In Bosnia, Tide Turns Against Hard-Line Serbs
VIENNA — Hard-line Serbian nationalists in Bosnia suffered two punishing setbacks Friday when they lost their elected president and their claim to the disputed town of Brcko.
Carlos Westendorp, the Spanish diplomat overseeing Bosnia-Herzegovina’s difficult transition from war, fired Nikola Poplasen as president of the Bosnian Serb Republic after accusing him of creating instability.
Poplasen, who had made threats of unspecified action if Brcko did not remain under Serbian control, rejected Westendorp’s order that he leave office immediately.
A few hours later, an arbitration panel headed by U.S. lawyer Roberts Owen announced that Brcko, on Bosnia’s northern border, will be ruled by all three of the country’s ethnic groups--Muslims, Croats and Serbs. The decision incensed Serbs, who lay exclusive claim to it.
The decision means that Brcko will be a self-ruling district, with its own multiethnic assembly.
Serbs consider the town an essential land corridor between eastern and western sections of their republic, one of Bosnia’s two autonomous entities.
Bosnian Muslims and Croats made up the majority of Brcko’s population before war broke out in 1992. Serbian fighters seized the town the same year, killing many Muslims and forcing many more to flee.

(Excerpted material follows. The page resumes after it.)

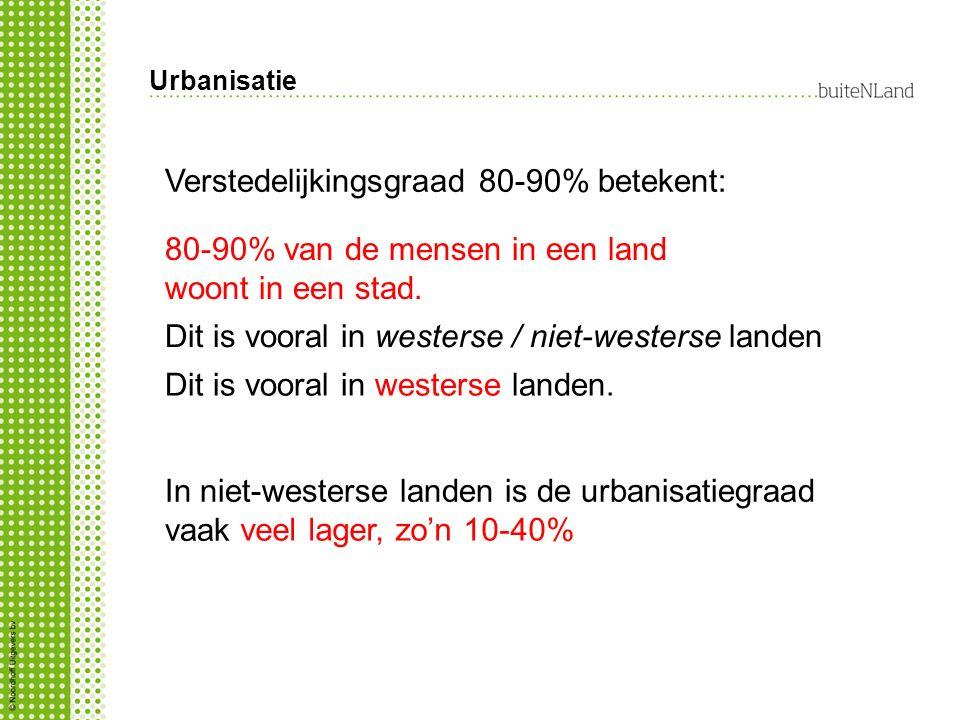 Verstedelijkingsgraad 80-90% betekent:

Turning Brcko into a self-ruling district is supposed to make refugees feel safer to return, but Westendorp conceded that it will take months to prepare for elections and a new administration.

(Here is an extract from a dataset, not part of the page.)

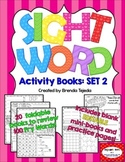 Sight Word Activity Books, Set 2: Fry Words 101-200 EDITABLE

“This is not a decision which can be implemented in one night,” Westendorp said. “We hope to have the governing structure in place by the end of the year.”
U.S. troops keeping the peace in Brcko as part of a NATO-led force will have to deal with any violent reaction from Serbs.
A few hours after Owen’s ruling, a U.S. soldier serving with the force shot and killed an armed Serb in a town southeast of Brcko. A spokesman said the soldier fired in self-defense when the man, a Serbian politician in Ugljevik, attacked him in a restaurant, the Reuters news agency reported.
In the shake-up in the Bosnian Serb entity’s leadership, Westendorp dismissed Poplasen after accusing him of trying to unseat Bosnian Serb Prime Minister Milorad Dodik, a relative moderate supported by the West.
However, if Westendorp’s decision was supposed to prop up Dodik, the ruling on Brcko quickly undercut him because it is likely to be unpopular with Serbs.
Citing the Brcko ruling, Dodik resigned as prime minister Friday, creating a dangerous vacuum in the Bosnian Serb Republic.
A senior Clinton administration official scoffed at Serbs who accused Dodik of losing Brcko.
The official said Owen probably would have awarded the city entirely to Bosnia’s other entity, the Muslim-Croat Federation, if it had not been for Dodik’s efforts. Conversely, he said, if the Bosnian Serb Republic’s political system “had allowed Dodik to carry out his policies, the tribunal might have awarded the town to the Serbs.”
The official said the Owen panel retained jurisdiction in the case and might change its decision if one side or the other engaged in gross violations of the Dayton accords that brought peace to Bosnia in 1995.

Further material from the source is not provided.